** Information provided follows **

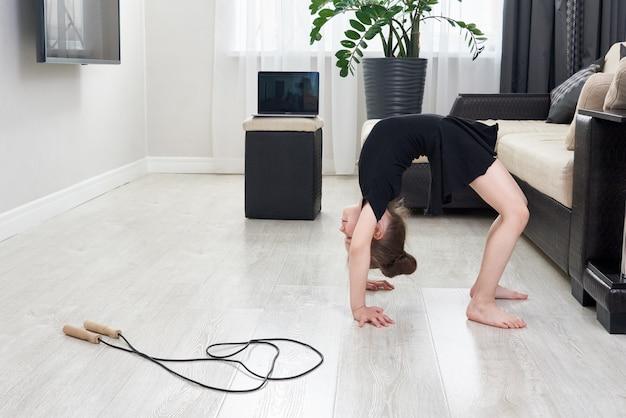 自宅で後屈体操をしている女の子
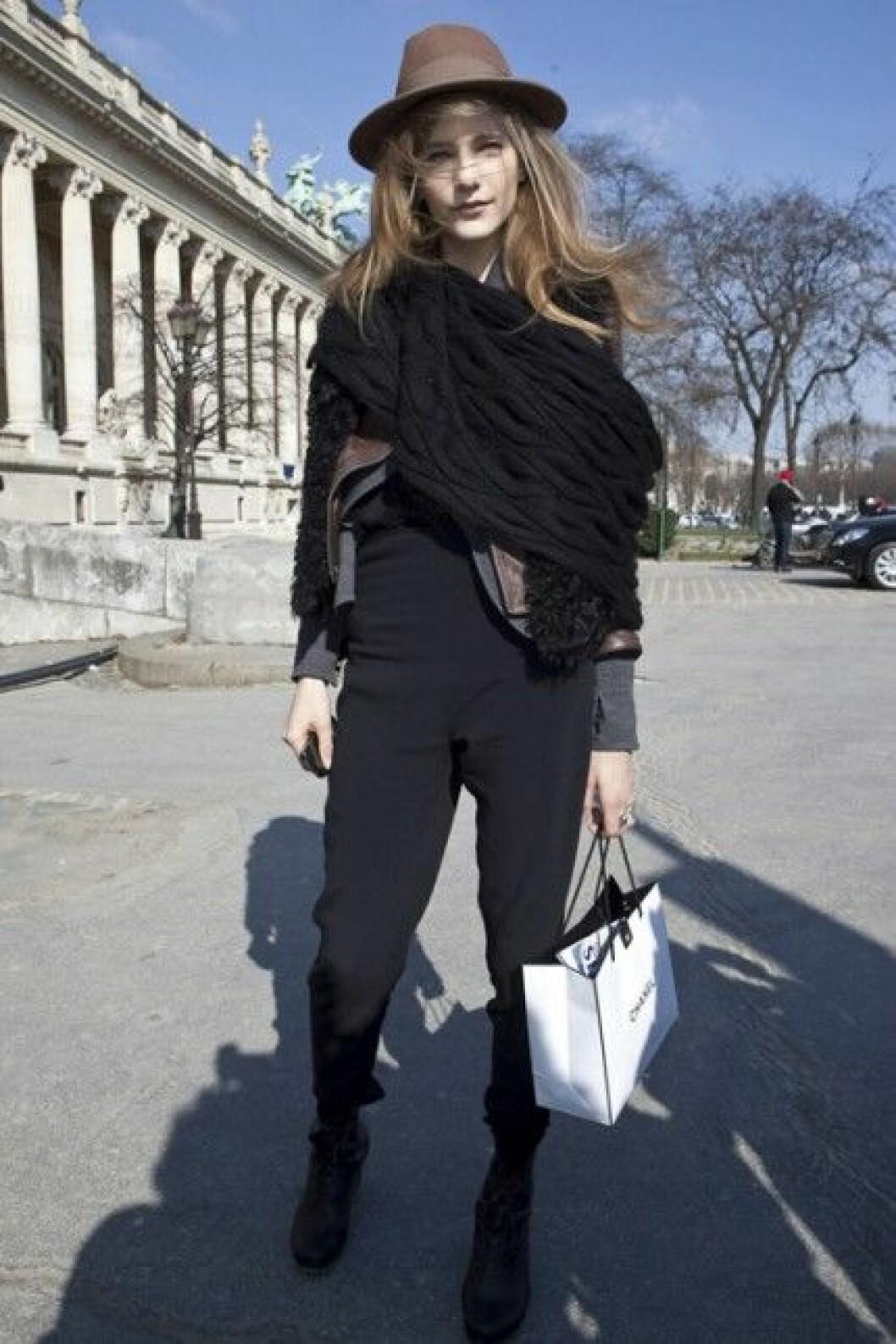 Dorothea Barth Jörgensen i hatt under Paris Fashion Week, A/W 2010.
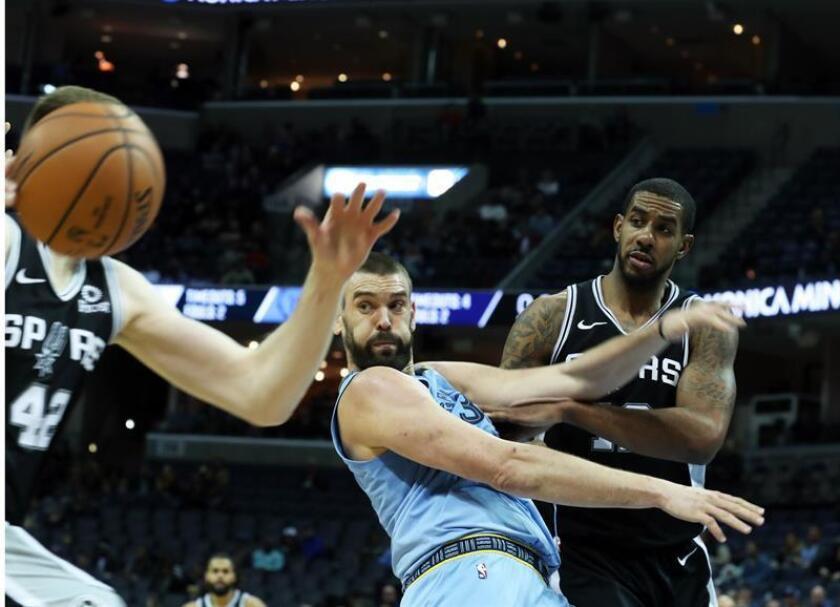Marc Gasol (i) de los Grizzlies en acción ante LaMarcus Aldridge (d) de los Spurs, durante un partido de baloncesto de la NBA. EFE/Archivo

** End of Information provided **

* Activity:
All the material above should be written out exactly, with images omitted.

* Written reply:
 自宅で後屈体操をしている女の子
 Dorothea Barth Jörgensen i hatt under Paris Fashion Week, A/W 2010.
Marc Gasol (i) de los Grizzlies en acción ante LaMarcus Aldridge (d) de los Spurs, durante un partido de baloncesto de la NBA. EFE/Archivo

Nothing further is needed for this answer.